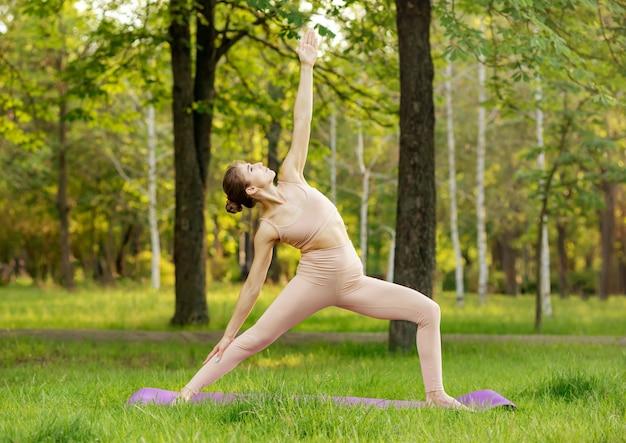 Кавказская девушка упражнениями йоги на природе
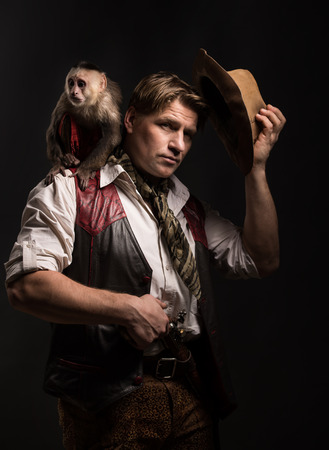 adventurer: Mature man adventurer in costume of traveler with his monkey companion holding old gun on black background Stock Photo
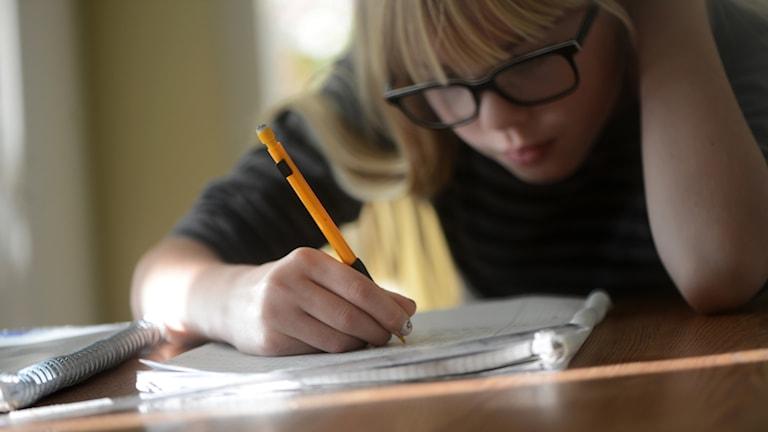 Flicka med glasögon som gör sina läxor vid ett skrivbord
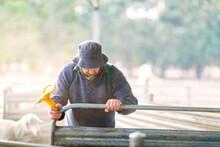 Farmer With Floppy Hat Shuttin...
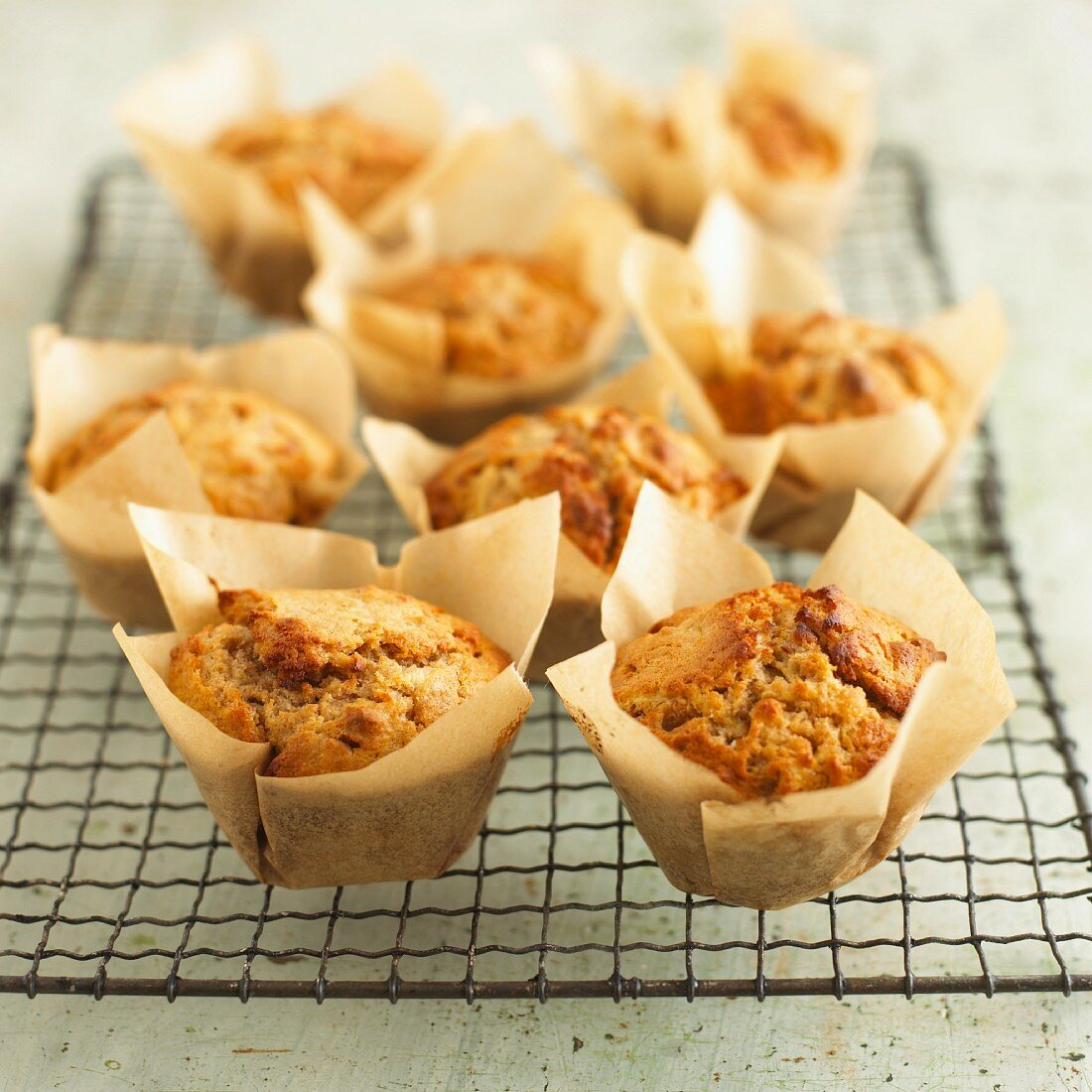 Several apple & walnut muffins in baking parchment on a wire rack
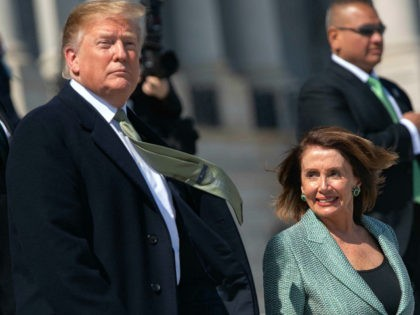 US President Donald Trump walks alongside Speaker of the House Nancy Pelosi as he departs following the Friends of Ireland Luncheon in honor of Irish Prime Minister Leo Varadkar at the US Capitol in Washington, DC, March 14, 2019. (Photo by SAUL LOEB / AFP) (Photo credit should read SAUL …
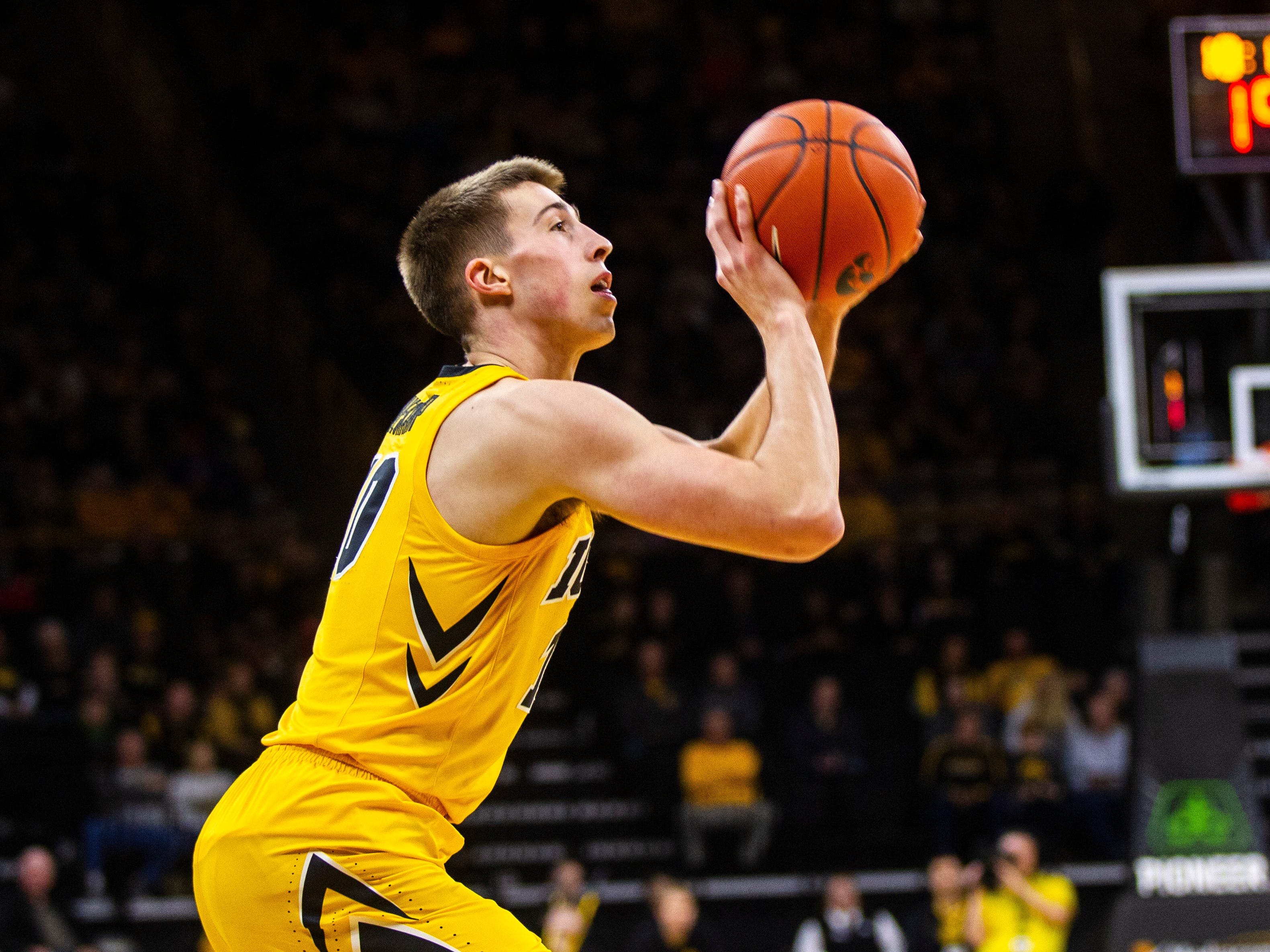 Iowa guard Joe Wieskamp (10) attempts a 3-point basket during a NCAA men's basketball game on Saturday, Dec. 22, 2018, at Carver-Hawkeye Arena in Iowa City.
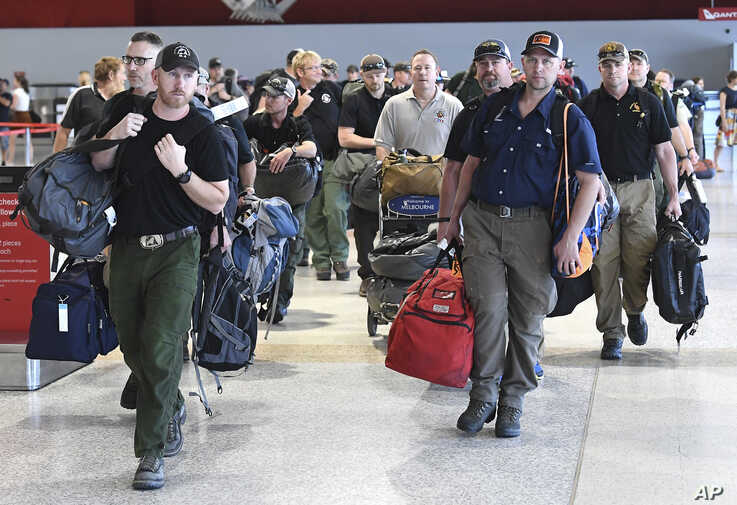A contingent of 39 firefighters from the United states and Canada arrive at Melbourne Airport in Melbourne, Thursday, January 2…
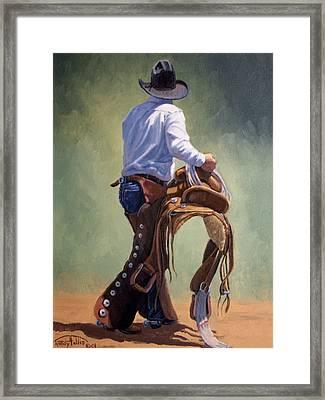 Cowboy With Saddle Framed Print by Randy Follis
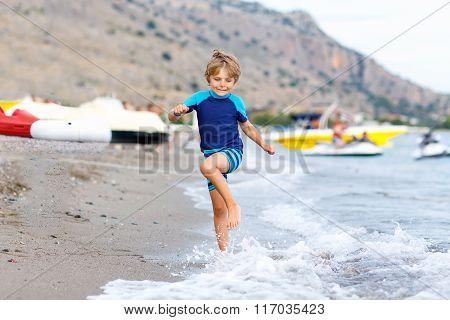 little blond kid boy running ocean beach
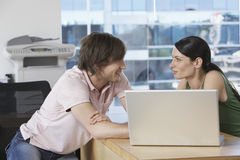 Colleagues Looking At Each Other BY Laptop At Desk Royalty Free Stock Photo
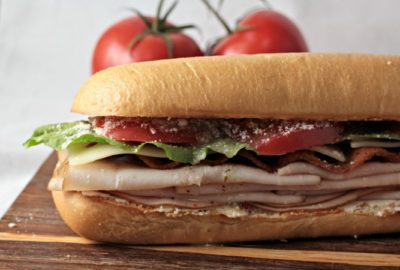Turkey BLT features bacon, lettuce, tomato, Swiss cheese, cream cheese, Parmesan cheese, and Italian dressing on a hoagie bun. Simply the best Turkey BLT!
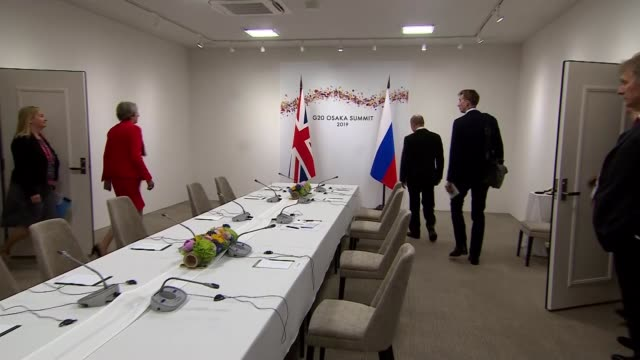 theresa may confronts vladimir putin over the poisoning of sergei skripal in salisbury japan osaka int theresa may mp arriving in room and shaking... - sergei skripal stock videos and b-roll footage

• **What to produce**
Retype every entry word for word, but do not carry over the pictures.

• **Completed exercise**
 Кавказская девушка упражнениями йоги на природе
 adventurer: Mature man adventurer in costume of traveler with his monkey companion holding old gun on black background Stock Photo
 Flicka med glasögon som gör sina läxor vid ett skrivbord
 Farmer With Floppy Hat Shuttin...
 Several apple & walnut muffins in baking parchment on a wire rack
 US President Donald Trump walks alongside Speaker of the House Nancy Pelosi as he departs following the Friends of Ireland Luncheon in honor of Irish Prime Minister Leo Varadkar at the US Capitol in Washington, DC, March 14, 2019. (Photo by SAUL LOEB / AFP) (Photo credit should read SAUL …
 Iowa guard Joe Wieskamp (10) attempts a 3-point basket during a NCAA men's basketball game on Saturday, Dec. 22, 2018, at Carver-Hawkeye Arena in Iowa City.
A contingent of 39 firefighters from the United states and Canada arrive at Melbourne Airport in Melbourne, Thursday, January 2…
 Cowboy With Saddle Framed Print by Randy Follis
 little blond kid boy running ocean beach
 Colleagues Looking At Each Other BY Laptop At Desk Royalty Free Stock Photo
Turkey BLT features bacon, lettuce, tomato, Swiss cheese, cream cheese, Parmesan cheese, and Italian dressing on a hoagie bun. Simply the best Turkey BLT!
 theresa may confronts vladimir putin over the poisoning of sergei skripal in salisbury japan osaka int theresa may mp arriving in room and shaking... - sergei skripal stock videos and b-roll footage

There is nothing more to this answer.